◆ À faire A:
D'après l'extrait sur Kirchner, en combien de sous-hypothèses Kirchner a-t-il divisé l'hypothèse Gaia ?
◆ À faire B:
Pour chaque affirmation, indiquez par oui ou non si elle est conforme à l'extrait sur Kirchner, en citant les mots décisifs de l'extrait : (i) Kirchner enseigne à l'Université de Californie, Berkeley. (ii) Kirchner a présenté ses critiques principales lors d'une conférence tenue en 1995. (iii) L'article de 1989 a paru dans Reviews of Geophysics.

◆ Extrait:
* * * * * * * * *
Il est membre de l’American Geophysical Union.
Il est actuellement professeur de Science de la Terre et de la Planète à l’Université de Californie, Berkeley.
Sa position pluridisciplinaire et ses nombreuses distinctions ont joué un rôle majeur dans sa décrédibilisation de James Lovelock et de la Théorie Gaia.
L’opposant de toujours
Kirchner est à Lovelock ce que Pouchet fut à Pasteur, s’opposant à lui systématiquement sur tous les points lors de la publication première de sa théorie.
La Taxonomie de Kirchner
L’apport majeur de Kirchner à la controverse, fut la division de l’Hypothèse Gaia en cinq sous hypothèses. Cette taxonomie reconnue valide a été par la suite ré-utilisée par tous les acteurs
C’est lors de la première Conférence Chapman de 1988 que Kirchner adresse ses critiques principales, qui déstabiliseront Lovelock pendant de longues années. S’appuyant sur des citations choisies de travaux de Lovelock et Margulis sur les quinze années précédentes, il démontre l’inconsistance implicite de la déifinition de Gaia.
Il les publiera à deux reprises : dans le chapitre 4 de « Scientists on Gaia » (l’essentiel de la conférence Chapman publié sous la direction de Stephen H. Schneider et Pénélope Boston) intitulé « The Gaia hypotheses: are they testable? Are they useful? » et dans un article datant de 1989 publié dans Reviews of Geophysics et intitulé « The Gaia Hypotheses, Can it be tested ? ».
* * * * * * * * *
◆ Matériel fourni:
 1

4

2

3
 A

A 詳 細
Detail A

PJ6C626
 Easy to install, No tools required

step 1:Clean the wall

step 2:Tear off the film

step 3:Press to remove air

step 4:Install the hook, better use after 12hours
* * * * * * * * *
◆ Résultat attendu A:
Cinq.

◆ Résultat attendu B:
(i) Oui : « Il est actuellement professeur de Science de la Terre et de la Planète à l’Université de Californie, Berkeley. »
(ii) Non : « C’est lors de la première Conférence Chapman de 1988 que Kirchner adresse ses critiques principales »
(iii) Oui : « dans un article datant de 1989 publié dans Reviews of Geophysics »